SEC. 14. So long as the town council of any town shall endeavor to prevent the spreading of the small-pox, no persons whatsoever shall visit any person suspected to have the small-pox, or to go into the house where suspected persons are confined, without a license first had from the town council of the town or of the attending physician, on the penalty of forfeiting for every such offence twenty dollars; one half to and for the use of the town where such offence is committed, and the other half to him who shall inform and sue for the same, to be recovered before any court of competent jurisdiction; and such persons, on information of their offence shall be liable to be confined until they are suitably aired and cleansed or have performed suitable quarantine, at the discretion of the town council to whom complaint of the same shall be made.

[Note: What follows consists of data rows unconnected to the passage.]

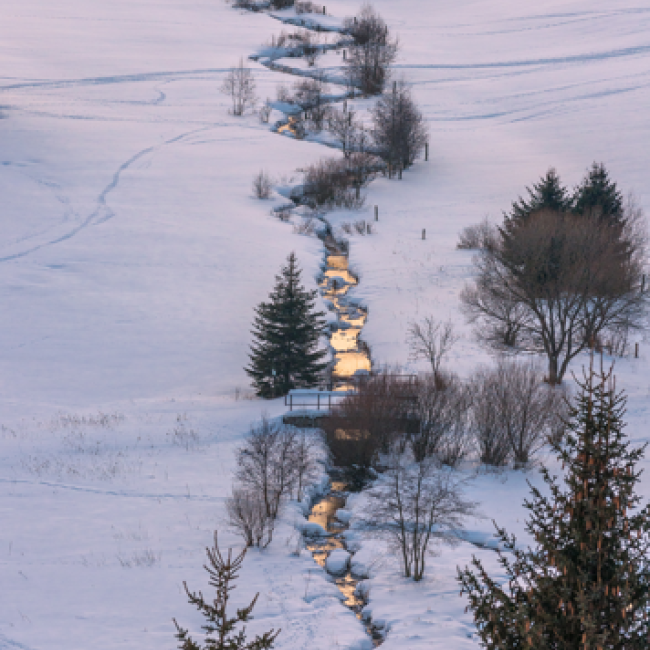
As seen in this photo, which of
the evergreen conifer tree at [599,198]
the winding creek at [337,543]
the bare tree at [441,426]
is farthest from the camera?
the evergreen conifer tree at [599,198]

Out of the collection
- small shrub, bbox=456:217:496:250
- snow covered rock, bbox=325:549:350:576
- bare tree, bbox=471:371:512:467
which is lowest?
snow covered rock, bbox=325:549:350:576

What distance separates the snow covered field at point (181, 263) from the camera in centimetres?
1675

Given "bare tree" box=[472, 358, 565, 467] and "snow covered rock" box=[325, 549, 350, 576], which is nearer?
"snow covered rock" box=[325, 549, 350, 576]

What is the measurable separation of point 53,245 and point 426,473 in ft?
86.0

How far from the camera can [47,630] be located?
1440 cm

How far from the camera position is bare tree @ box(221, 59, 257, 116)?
66625 mm

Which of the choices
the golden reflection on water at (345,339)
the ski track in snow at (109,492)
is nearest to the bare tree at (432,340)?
the golden reflection on water at (345,339)

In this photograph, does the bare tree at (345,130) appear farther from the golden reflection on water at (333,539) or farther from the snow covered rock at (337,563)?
the snow covered rock at (337,563)

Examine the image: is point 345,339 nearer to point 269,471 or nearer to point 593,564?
point 269,471

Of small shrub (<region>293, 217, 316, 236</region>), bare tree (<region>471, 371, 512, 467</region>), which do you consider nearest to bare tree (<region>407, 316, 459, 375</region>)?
bare tree (<region>471, 371, 512, 467</region>)

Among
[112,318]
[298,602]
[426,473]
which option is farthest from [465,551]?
[112,318]

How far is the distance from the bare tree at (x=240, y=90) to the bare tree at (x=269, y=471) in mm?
50814

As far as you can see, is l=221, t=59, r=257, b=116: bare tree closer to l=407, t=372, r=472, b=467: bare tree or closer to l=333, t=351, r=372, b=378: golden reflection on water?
l=333, t=351, r=372, b=378: golden reflection on water

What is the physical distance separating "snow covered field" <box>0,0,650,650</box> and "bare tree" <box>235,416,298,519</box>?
0.84 meters
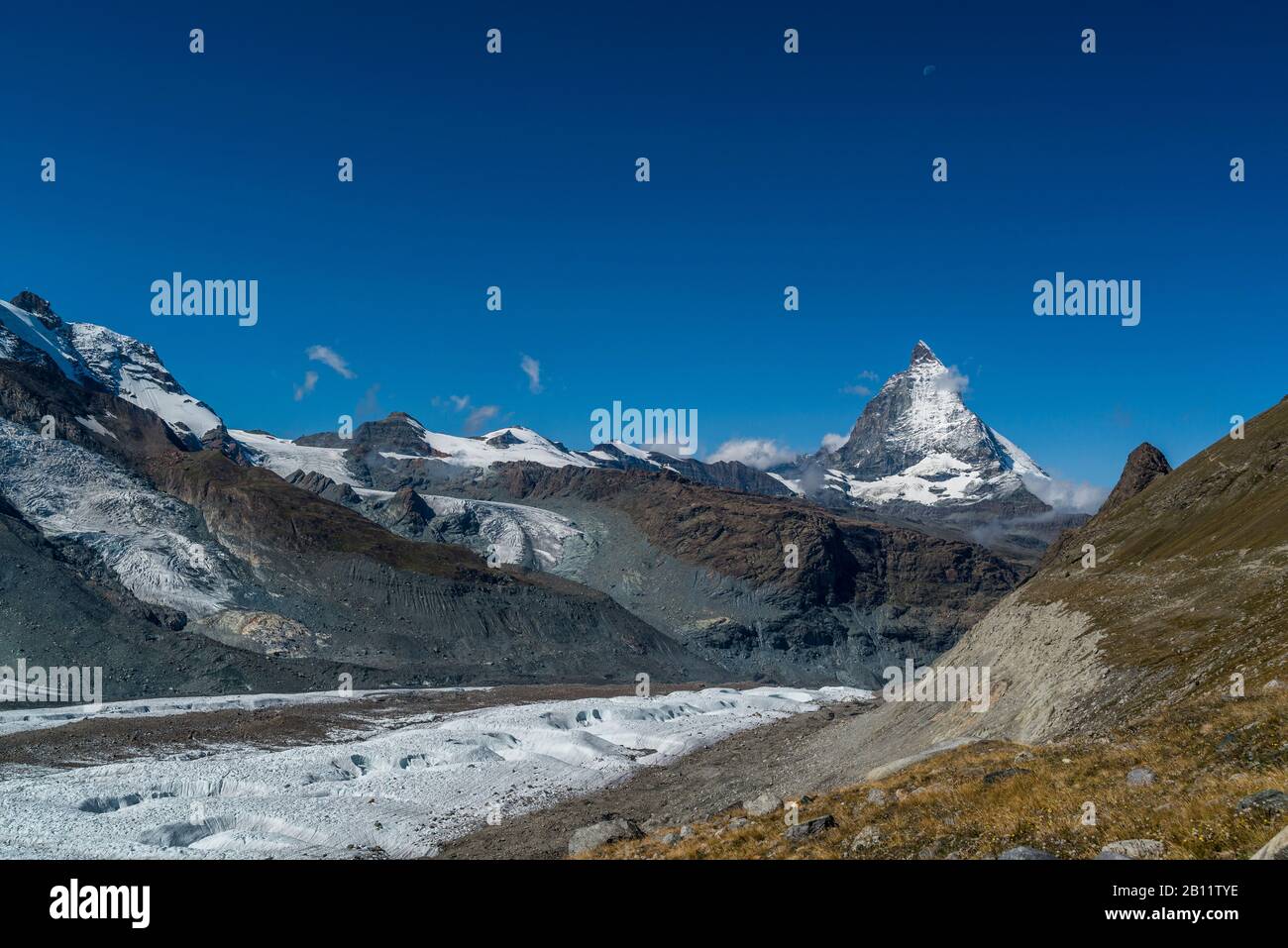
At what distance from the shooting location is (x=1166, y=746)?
19375 mm

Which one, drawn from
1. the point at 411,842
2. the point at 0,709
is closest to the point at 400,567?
the point at 0,709

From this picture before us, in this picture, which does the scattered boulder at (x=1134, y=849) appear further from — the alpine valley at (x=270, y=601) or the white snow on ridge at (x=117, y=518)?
the white snow on ridge at (x=117, y=518)

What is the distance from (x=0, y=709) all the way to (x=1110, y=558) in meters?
104

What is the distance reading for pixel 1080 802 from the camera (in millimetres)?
16266

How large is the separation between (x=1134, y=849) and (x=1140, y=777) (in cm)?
560

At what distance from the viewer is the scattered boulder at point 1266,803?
12.3 metres

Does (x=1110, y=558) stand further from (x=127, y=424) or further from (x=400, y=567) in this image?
(x=127, y=424)

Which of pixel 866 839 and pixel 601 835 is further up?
pixel 866 839

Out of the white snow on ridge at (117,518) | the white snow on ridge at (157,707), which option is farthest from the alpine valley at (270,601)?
the white snow on ridge at (157,707)

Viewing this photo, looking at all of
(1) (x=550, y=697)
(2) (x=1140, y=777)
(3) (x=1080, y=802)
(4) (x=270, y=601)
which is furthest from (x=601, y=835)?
(4) (x=270, y=601)

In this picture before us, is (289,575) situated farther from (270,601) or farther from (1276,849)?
(1276,849)

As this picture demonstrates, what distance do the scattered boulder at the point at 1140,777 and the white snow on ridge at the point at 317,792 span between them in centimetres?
3351

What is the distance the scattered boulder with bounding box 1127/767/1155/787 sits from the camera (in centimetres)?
1698

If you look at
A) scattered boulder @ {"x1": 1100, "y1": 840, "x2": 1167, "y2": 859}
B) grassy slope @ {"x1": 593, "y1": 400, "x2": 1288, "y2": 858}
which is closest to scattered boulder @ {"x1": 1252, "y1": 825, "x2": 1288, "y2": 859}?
grassy slope @ {"x1": 593, "y1": 400, "x2": 1288, "y2": 858}
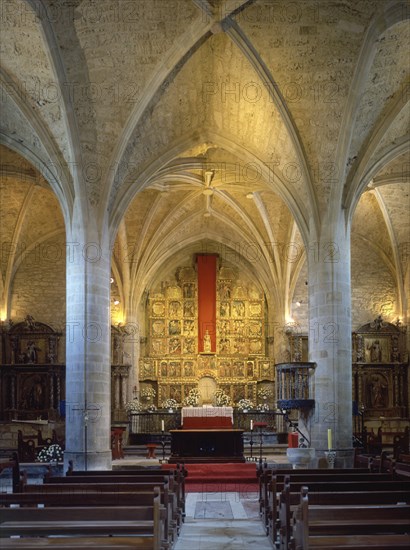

SEC. 15. When any person shall be found to be infected with the small-pox, it shall be the duty of the householder in whose house such infected person may be or reside, within twenty-four hours thereafter, to place a white flag not less than three feet in length and two in breadth, with the words "small-pox," in large black letters on both sides thereof, and so suspended as to be easily read, at or near the front door or principal entrance to such house on the outside thereof, and to keep said flag up so long as there shall be any danger of taking the infection from said house.

SEC. 16. Any person who shall be convicted of wilfully and purposely spreading the small-pox or other contagious or infectious distemper within this state, shall be imprisoned for one year; and if any person shall die in consequence of spreading of the small-pox or other contagious or infectious distemper as aforesaid, the person who shall be convicted of wilfully and purposely spreading the same as aforesaid, shall be fined a sum not exceeding five thousand dollars and be imprisoned not more than five years nor less than one year: provided, nothing in this section shall be construed or understood to extend to such practitioners in physic as shall be allowed by the town council to inoculate for the small-pox, after the said town council have thought fit to desist from their endeavors to prevent the further spreading of the same.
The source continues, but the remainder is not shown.